Adhi Karya mungkin belum bisa menjawab ihwal ROI yang ditanyakan pak JK, karena nilai infrastruktur yang dibangun belum bisa diprediksi berapa akan memberikan nilai tambah dan berapa produktivitas dari infrastruktur tersebut. Faktanya memang pembangunan infrastruktur menurut kami terlalu tergesa-gesa ketika dikejar trans Jawa dan trans Sumatera harus cepat selesai. Oleh karenanya Bank Dunia memang mengeritik akan ketidaksiapan perencanaan pembangunan infrastruktur, saat proses pelaksanaan dan juga tahap pasca pembangunan, apakah akan mendorong produktivitas dan juga optimalisasi penggunaannya.
Sepertinya memang harus dihitung kembali berapa biaya riil yang ada di lapangan. Itu untuk menghindari anggapan adanya mark up dan sebagainya. Bagiamana dengan studi kelayaknnya apakah ada kesesuaian dengan realisasi.(pso)
Menurut saya masalah infrastruktur tentu tidak terlepas dari ketesediaan sarana dan prasarana di dalam negeri. Artinya, biaya-biaya yang timbul juga harus dihitung berapa besar bahan baku yang kita miliki di dalam negeri. Kemudian juga barang modal di dalam negeri apakah kita sudah siap. Lalu bagaimana dengan ongkos penyediaan lahan dan sebagainya.
Jadi kemungkinan besar menurut saya hal-hal seperti itulah yang tidak serta merta mudah untuk dihitung dan itu yang menyebabkan biaya-biaya LRT bisa melonjak.
Dugaan saya pembangunan infrastruktur terkait erat dengan ketersediaan bahan baku dan bahan modal yang kita miliki. Kalau hal-hal itu masih harus diimpor maka itu akan menyebabkan biaya-biaya bisa melonjak.

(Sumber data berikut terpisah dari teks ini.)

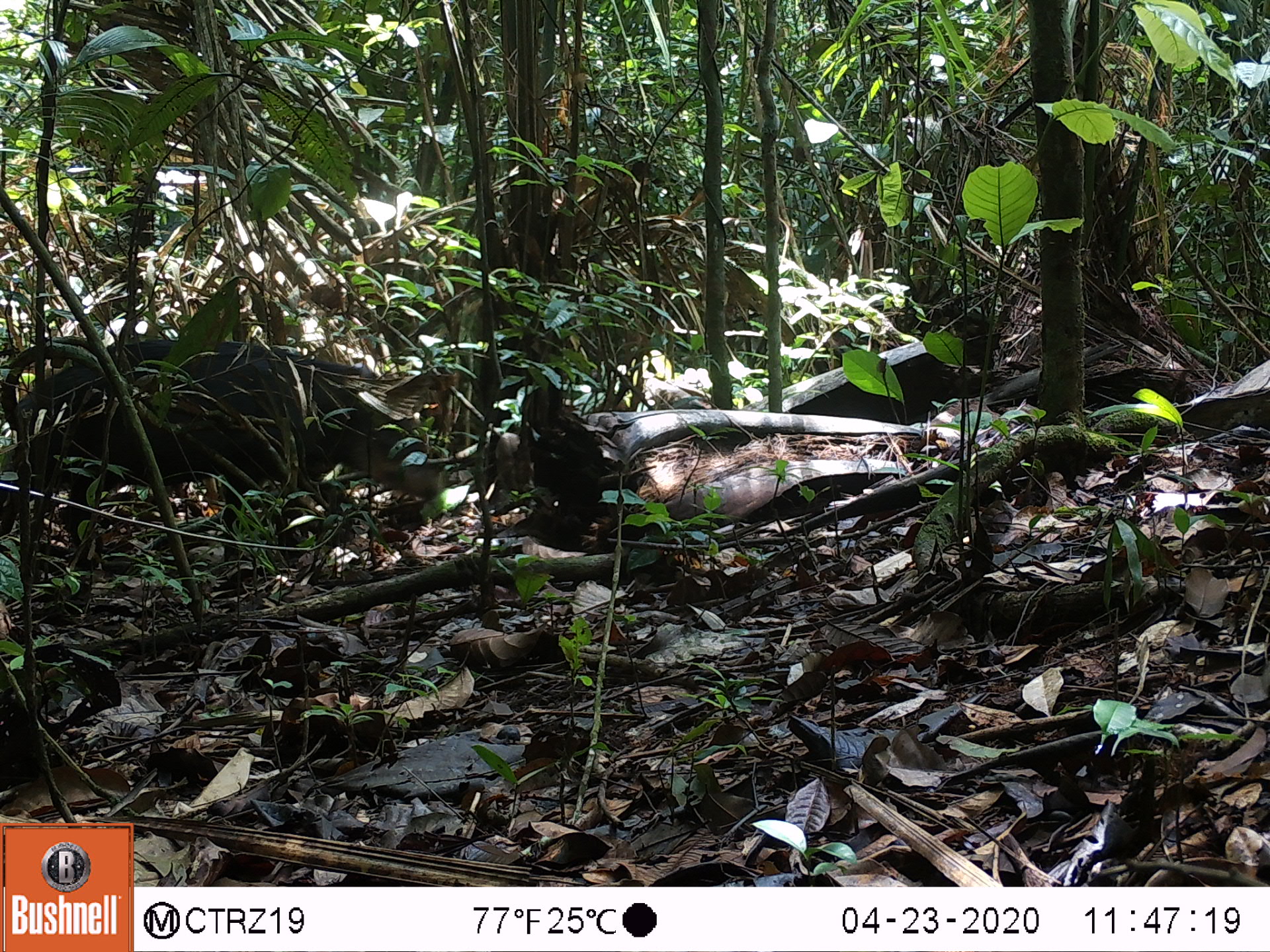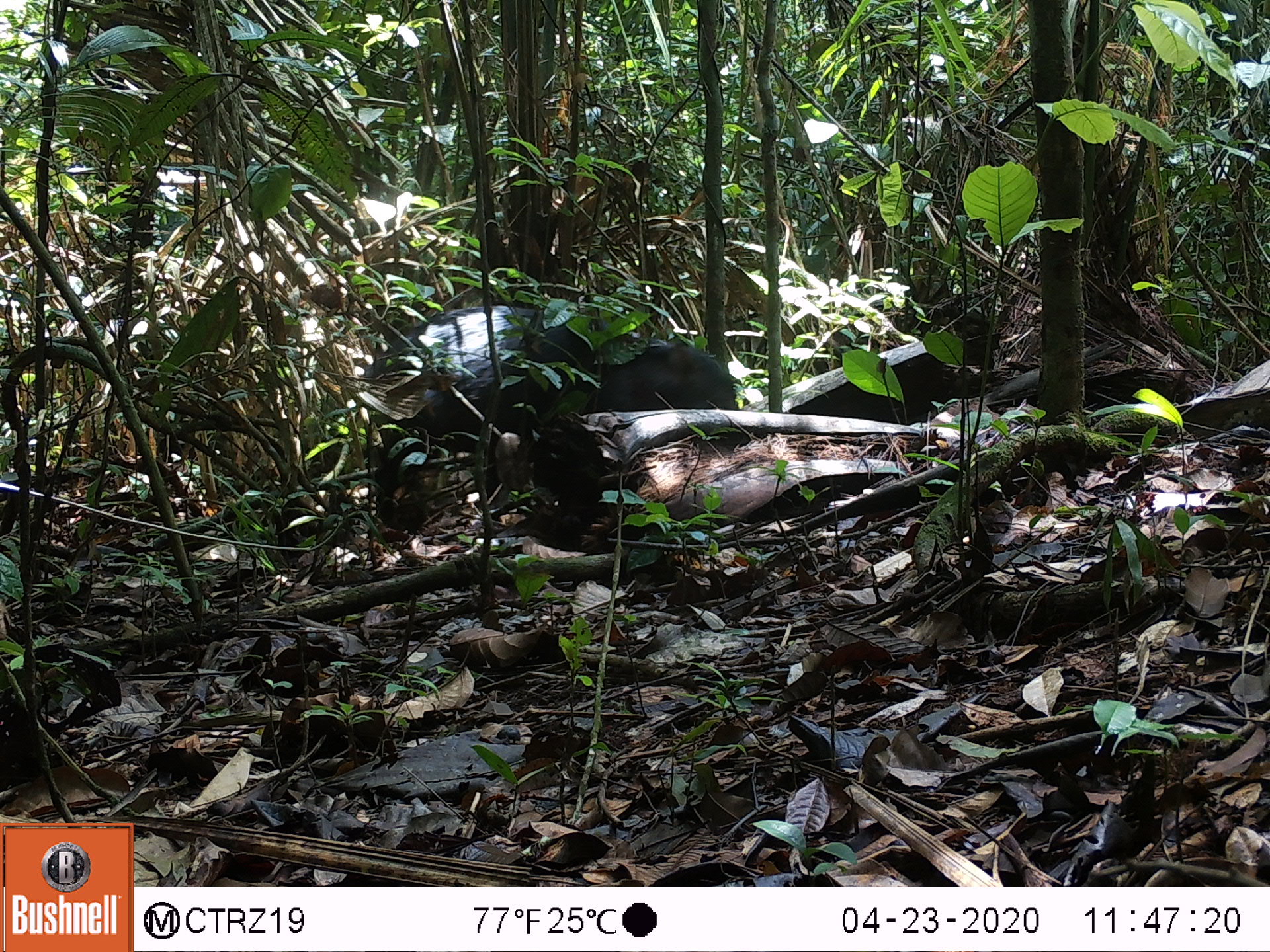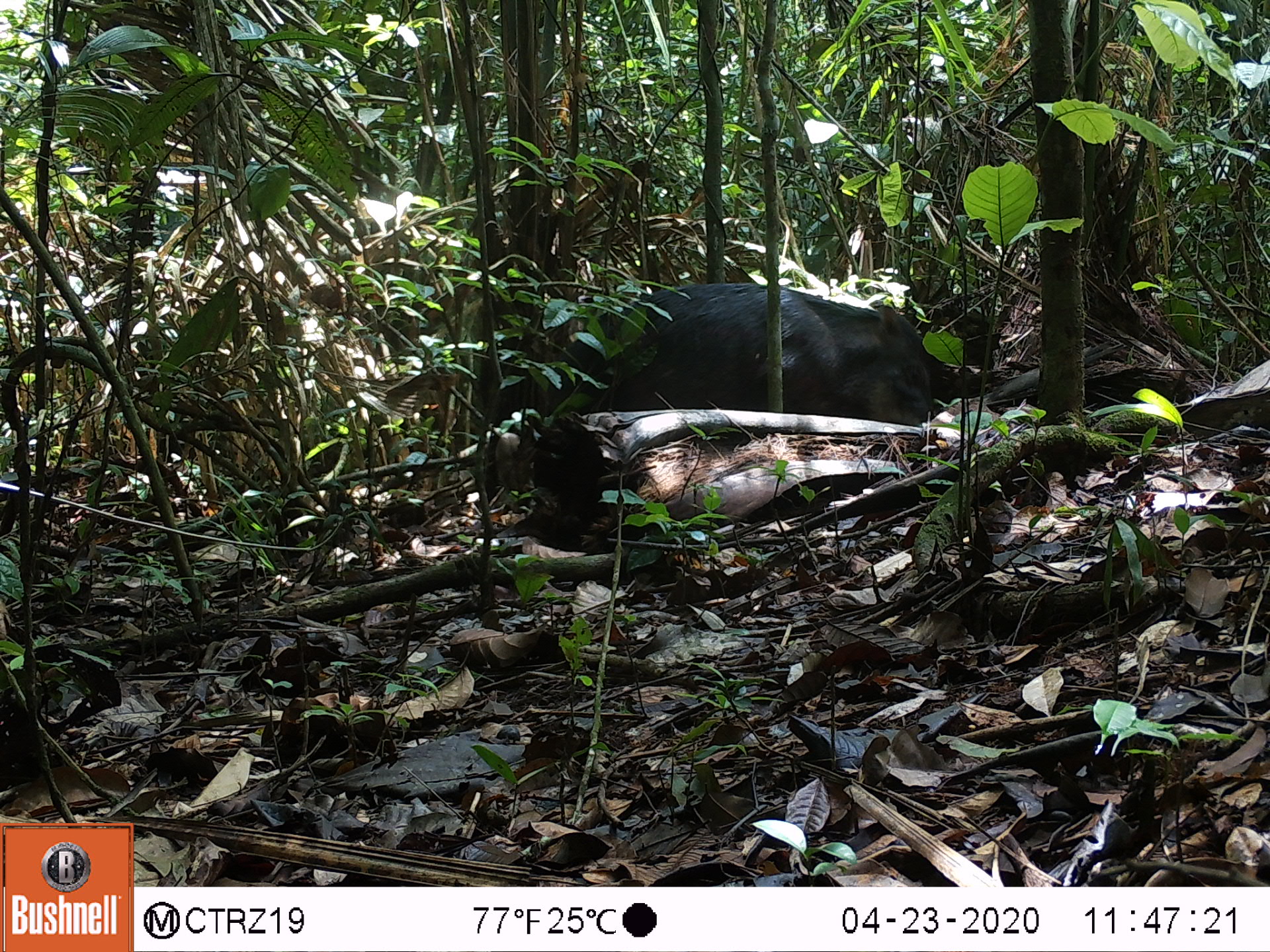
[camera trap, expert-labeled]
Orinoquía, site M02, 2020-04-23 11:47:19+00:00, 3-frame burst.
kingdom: Animalia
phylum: Chordata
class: Mammalia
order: Artiodactyla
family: Tayassuidae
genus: Tayassu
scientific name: Tayassu pecari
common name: white-lipped peccary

Tentu berbeda dengan Negara-negara lain yang sudah bisa memproduksi bahan baku dan bahan modalnya di dalam negeri. Oleh karena itulah memang pada tulisan-tulisan saya terdahulu bahwa reformasi struktural sudah sangat penting. Jadi ketika kita mencoba untuk membangun sarana prasarana infrastruktur jalan, jembatan dan sarpras transportasi bendungan dan sebagainya kita selalu terkendala masalah-masalah bahan baku dan bahan modal.
Hal itu yang menyebabkan kita harus selalu mengimpor bahan baku dan bahan modal.

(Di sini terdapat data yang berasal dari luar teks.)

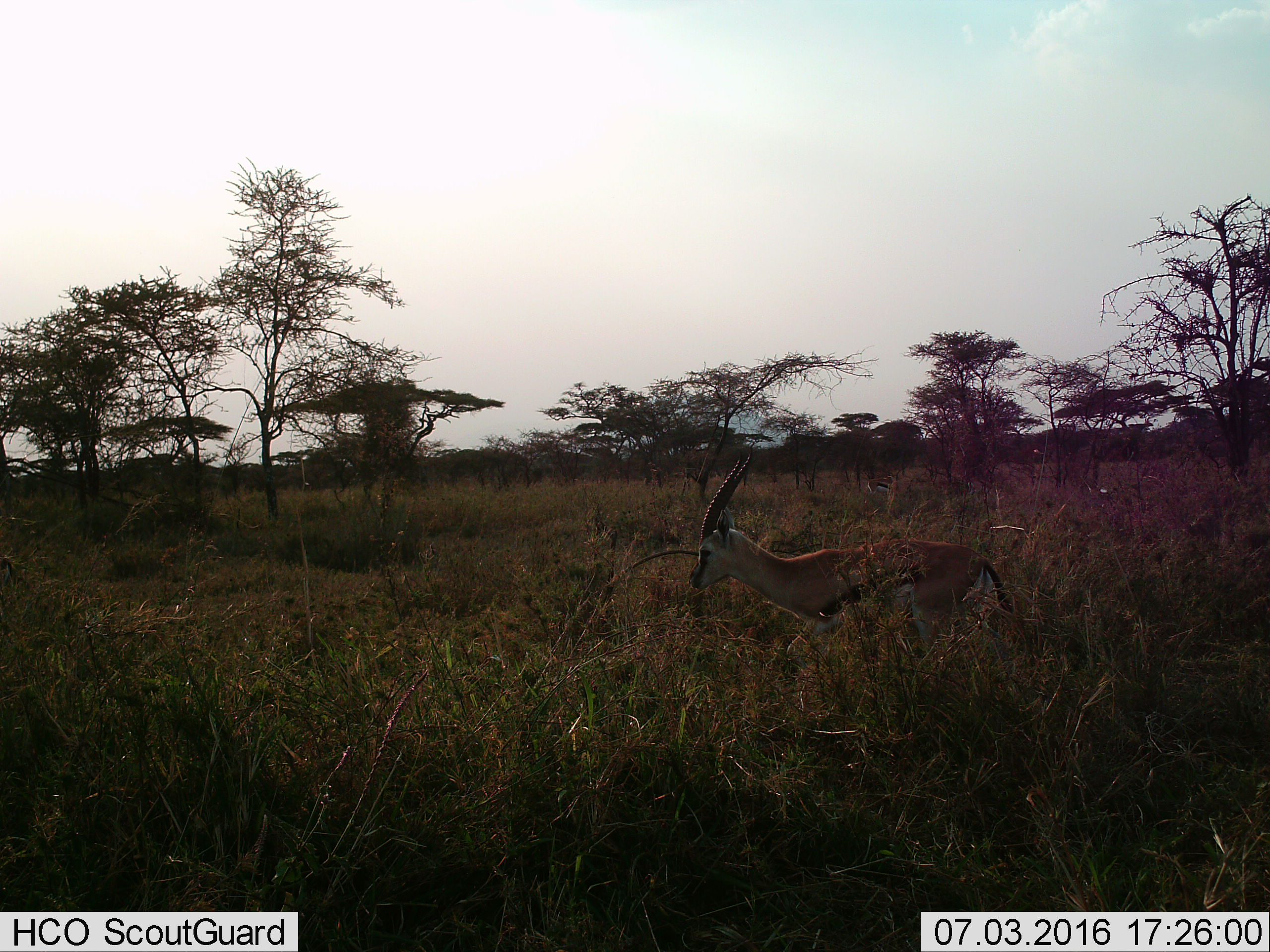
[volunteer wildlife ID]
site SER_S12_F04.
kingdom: Animalia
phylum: Chordata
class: Mammalia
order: Artiodactyla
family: Bovidae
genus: Eudorcas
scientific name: Eudorcas thomsonii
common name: thomson's gazelle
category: gazellethomsons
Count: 1.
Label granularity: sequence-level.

Kedua, kemungkinan ada masalah pembebasan lahan. Hal itu juga membutuhkan biaya yang cukup besar. Jadi seperti yang kita ketahui juga bahwa ketika kita hendak melakukan pembenahan di sektor infrastruktur membangun rumah dan sebagainya, masalah lahan menjadi salah satu persoalan yang tidak mudah untuk diselesaikan dan berbiaya mahal.
Sehingga hal-hal seperti itulah yang harus dimasukkan ke dalam perhitungan ongkos dari siapapun developernya. Menurut saya tidak serta merta kita bisa menghitung biaya per kilometer adalah mudah. Tapi Indonesia menjadi unik karena ada persoalan-persoalan seperti yang saya sebutkan di atas.
Ihwal laporan Bank Dunia, banyak sekali kajian-kajian yang mencoba untuk bisa menjadi acuan bagaimana kita bisa membangun sarpras infrastruktur. Bank Dunia boleh menyatakan bahwa Indonesia tidak merencanakan dengan baik. Tetapi, sekai lagi, setiap orang memiliki kajian tersendiri dan tentu pihak Indonesia juga pernah membuat kajian bagaimana mereka merencanakan sesuatu.
Menurut saya Bank Dunia terlalu cepat membuat satu kesimpulan bahwa tidak ada perencanaan yang matang. Tetapi antara waktu pelaksanaan dan evaluasi tentu kondisinya sudah berubah dan itu yang harus diperhitungkan juga oleh Bank Dunia.
Saya tentu menaruh hormat kepada Pak JK atas kritikannya karena itu pasti ditujukan untuk kemaslahatan umat. Artinya, kalau LRT terlalu mahal tentu berdampak juga kepada masyarakat, tetapi barangkali bisa dicarikan jalan bagaimana sebetulnya yang terbaik.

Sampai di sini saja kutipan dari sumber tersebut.